PROBLEM TO SOLVE
The whole listing below must be repeated exactly.

INPUT FOR THIS TASK
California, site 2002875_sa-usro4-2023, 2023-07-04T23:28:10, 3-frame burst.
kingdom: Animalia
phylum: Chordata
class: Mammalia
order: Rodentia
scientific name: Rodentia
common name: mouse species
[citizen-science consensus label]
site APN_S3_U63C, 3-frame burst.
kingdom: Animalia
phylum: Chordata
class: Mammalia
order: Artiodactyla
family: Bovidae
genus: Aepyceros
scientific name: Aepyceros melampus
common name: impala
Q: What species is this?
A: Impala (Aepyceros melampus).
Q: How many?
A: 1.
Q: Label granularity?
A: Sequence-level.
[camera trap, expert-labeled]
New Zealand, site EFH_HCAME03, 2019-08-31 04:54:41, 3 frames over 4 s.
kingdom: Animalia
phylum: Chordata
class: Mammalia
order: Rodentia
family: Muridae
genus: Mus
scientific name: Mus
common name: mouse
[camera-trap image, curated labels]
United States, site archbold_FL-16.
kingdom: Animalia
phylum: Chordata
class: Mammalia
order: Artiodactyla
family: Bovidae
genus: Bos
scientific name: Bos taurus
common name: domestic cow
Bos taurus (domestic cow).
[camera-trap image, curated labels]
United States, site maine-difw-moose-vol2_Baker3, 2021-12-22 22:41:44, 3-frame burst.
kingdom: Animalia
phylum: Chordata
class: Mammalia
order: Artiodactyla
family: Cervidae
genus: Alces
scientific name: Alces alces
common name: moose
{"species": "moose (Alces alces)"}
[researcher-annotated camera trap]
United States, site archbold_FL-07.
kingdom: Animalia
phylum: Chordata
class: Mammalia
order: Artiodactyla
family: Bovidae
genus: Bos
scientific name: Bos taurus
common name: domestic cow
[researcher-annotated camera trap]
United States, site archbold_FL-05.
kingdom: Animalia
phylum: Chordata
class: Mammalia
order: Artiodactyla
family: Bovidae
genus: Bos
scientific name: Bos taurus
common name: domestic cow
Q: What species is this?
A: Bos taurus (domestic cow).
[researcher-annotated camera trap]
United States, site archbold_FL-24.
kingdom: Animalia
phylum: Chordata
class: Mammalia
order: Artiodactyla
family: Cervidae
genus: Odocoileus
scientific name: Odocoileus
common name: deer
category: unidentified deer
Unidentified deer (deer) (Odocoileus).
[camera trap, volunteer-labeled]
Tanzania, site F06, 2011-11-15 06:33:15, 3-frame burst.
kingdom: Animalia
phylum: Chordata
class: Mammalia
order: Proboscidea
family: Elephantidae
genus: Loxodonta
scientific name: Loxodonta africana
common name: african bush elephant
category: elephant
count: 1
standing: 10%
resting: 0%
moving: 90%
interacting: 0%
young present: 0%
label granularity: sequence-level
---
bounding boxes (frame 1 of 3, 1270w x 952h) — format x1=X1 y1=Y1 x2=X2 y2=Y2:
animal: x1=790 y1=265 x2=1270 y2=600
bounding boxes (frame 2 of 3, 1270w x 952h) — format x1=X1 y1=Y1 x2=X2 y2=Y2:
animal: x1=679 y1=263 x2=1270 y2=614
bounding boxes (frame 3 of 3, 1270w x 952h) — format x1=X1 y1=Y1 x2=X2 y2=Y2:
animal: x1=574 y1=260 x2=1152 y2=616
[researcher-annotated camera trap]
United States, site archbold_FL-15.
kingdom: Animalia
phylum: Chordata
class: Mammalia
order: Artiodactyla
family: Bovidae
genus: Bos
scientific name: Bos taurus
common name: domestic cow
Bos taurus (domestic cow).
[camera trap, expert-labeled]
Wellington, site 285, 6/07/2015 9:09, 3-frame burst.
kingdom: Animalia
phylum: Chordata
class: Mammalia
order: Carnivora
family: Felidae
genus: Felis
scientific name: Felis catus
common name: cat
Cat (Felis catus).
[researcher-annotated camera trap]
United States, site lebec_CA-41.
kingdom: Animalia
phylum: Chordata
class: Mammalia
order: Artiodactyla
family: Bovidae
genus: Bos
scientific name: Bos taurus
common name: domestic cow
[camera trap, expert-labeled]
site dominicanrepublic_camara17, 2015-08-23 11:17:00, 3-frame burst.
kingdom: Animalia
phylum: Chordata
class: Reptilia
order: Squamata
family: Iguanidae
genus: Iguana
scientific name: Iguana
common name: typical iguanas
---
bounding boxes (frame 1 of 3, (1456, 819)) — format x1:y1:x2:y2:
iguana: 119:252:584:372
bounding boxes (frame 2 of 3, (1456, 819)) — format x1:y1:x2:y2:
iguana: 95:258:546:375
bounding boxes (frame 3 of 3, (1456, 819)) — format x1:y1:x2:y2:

WRITTEN RESPONSE
California, site 2002875_sa-usro4-2023, 2023-07-04T23:28:10, 3-frame burst.
kingdom: Animalia
phylum: Chordata
class: Mammalia
order: Rodentia
scientific name: Rodentia
common name: mouse species
[citizen-science consensus label]
site APN_S3_U63C, 3-frame burst.
kingdom: Animalia
phylum: Chordata
class: Mammalia
order: Artiodactyla
family: Bovidae
genus: Aepyceros
scientific name: Aepyceros melampus
common name: impala
Q: What species is this?
A: Impala (Aepyceros melampus).
Q: How many?
A: 1.
Q: Label granularity?
A: Sequence-level.
[camera trap, expert-labeled]
New Zealand, site EFH_HCAME03, 2019-08-31 04:54:41, 3 frames over 4 s.
kingdom: Animalia
phylum: Chordata
class: Mammalia
order: Rodentia
family: Muridae
genus: Mus
scientific name: Mus
common name: mouse
[camera-trap image, curated labels]
United States, site archbold_FL-16.
kingdom: Animalia
phylum: Chordata
class: Mammalia
order: Artiodactyla
family: Bovidae
genus: Bos
scientific name: Bos taurus
common name: domestic cow
Bos taurus (domestic cow).
[camera-trap image, curated labels]
United States, site maine-difw-moose-vol2_Baker3, 2021-12-22 22:41:44, 3-frame burst.
kingdom: Animalia
phylum: Chordata
class: Mammalia
order: Artiodactyla
family: Cervidae
genus: Alces
scientific name: Alces alces
common name: moose
{"species": "moose (Alces alces)"}
[researcher-annotated camera trap]
United States, site archbold_FL-07.
kingdom: Animalia
phylum: Chordata
class: Mammalia
order: Artiodactyla
family: Bovidae
genus: Bos
scientific name: Bos taurus
common name: domestic cow
[researcher-annotated camera trap]
United States, site archbold_FL-05.
kingdom: Animalia
phylum: Chordata
class: Mammalia
order: Artiodactyla
family: Bovidae
genus: Bos
scientific name: Bos taurus
common name: domestic cow
Q: What species is this?
A: Bos taurus (domestic cow).
[researcher-annotated camera trap]
United States, site archbold_FL-24.
kingdom: Animalia
phylum: Chordata
class: Mammalia
order: Artiodactyla
family: Cervidae
genus: Odocoileus
scientific name: Odocoileus
common name: deer
category: unidentified deer
Unidentified deer (deer) (Odocoileus).
[camera trap, volunteer-labeled]
Tanzania, site F06, 2011-11-15 06:33:15, 3-frame burst.
kingdom: Animalia
phylum: Chordata
class: Mammalia
order: Proboscidea
family: Elephantidae
genus: Loxodonta
scientific name: Loxodonta africana
common name: african bush elephant
category: elephant
count: 1
standing: 10%
resting: 0%
moving: 90%
interacting: 0%
young present: 0%
label granularity: sequence-level
---
bounding boxes (frame 1 of 3, 1270w x 952h) — format x1=X1 y1=Y1 x2=X2 y2=Y2:
animal: x1=790 y1=265 x2=1270 y2=600
bounding boxes (frame 2 of 3, 1270w x 952h) — format x1=X1 y1=Y1 x2=X2 y2=Y2:
animal: x1=679 y1=263 x2=1270 y2=614
bounding boxes (frame 3 of 3, 1270w x 952h) — format x1=X1 y1=Y1 x2=X2 y2=Y2:
animal: x1=574 y1=260 x2=1152 y2=616
[researcher-annotated camera trap]
United States, site archbold_FL-15.
kingdom: Animalia
phylum: Chordata
class: Mammalia
order: Artiodactyla
family: Bovidae
genus: Bos
scientific name: Bos taurus
common name: domestic cow
Bos taurus (domestic cow).
[camera trap, expert-labeled]
Wellington, site 285, 6/07/2015 9:09, 3-frame burst.
kingdom: Animalia
phylum: Chordata
class: Mammalia
order: Carnivora
family: Felidae
genus: Felis
scientific name: Felis catus
common name: cat
Cat (Felis catus).
[researcher-annotated camera trap]
United States, site lebec_CA-41.
kingdom: Animalia
phylum: Chordata
class: Mammalia
order: Artiodactyla
family: Bovidae
genus: Bos
scientific name: Bos taurus
common name: domestic cow
[camera trap, expert-labeled]
site dominicanrepublic_camara17, 2015-08-23 11:17:00, 3-frame burst.
kingdom: Animalia
phylum: Chordata
class: Reptilia
order: Squamata
family: Iguanidae
genus: Iguana
scientific name: Iguana
common name: typical iguanas
---
bounding boxes (frame 1 of 3, (1456, 819)) — format x1:y1:x2:y2:
iguana: 119:252:584:372
bounding boxes (frame 2 of 3, (1456, 819)) — format x1:y1:x2:y2:
iguana: 95:258:546:375
bounding boxes (frame 3 of 3, (1456, 819)) — format x1:y1:x2:y2:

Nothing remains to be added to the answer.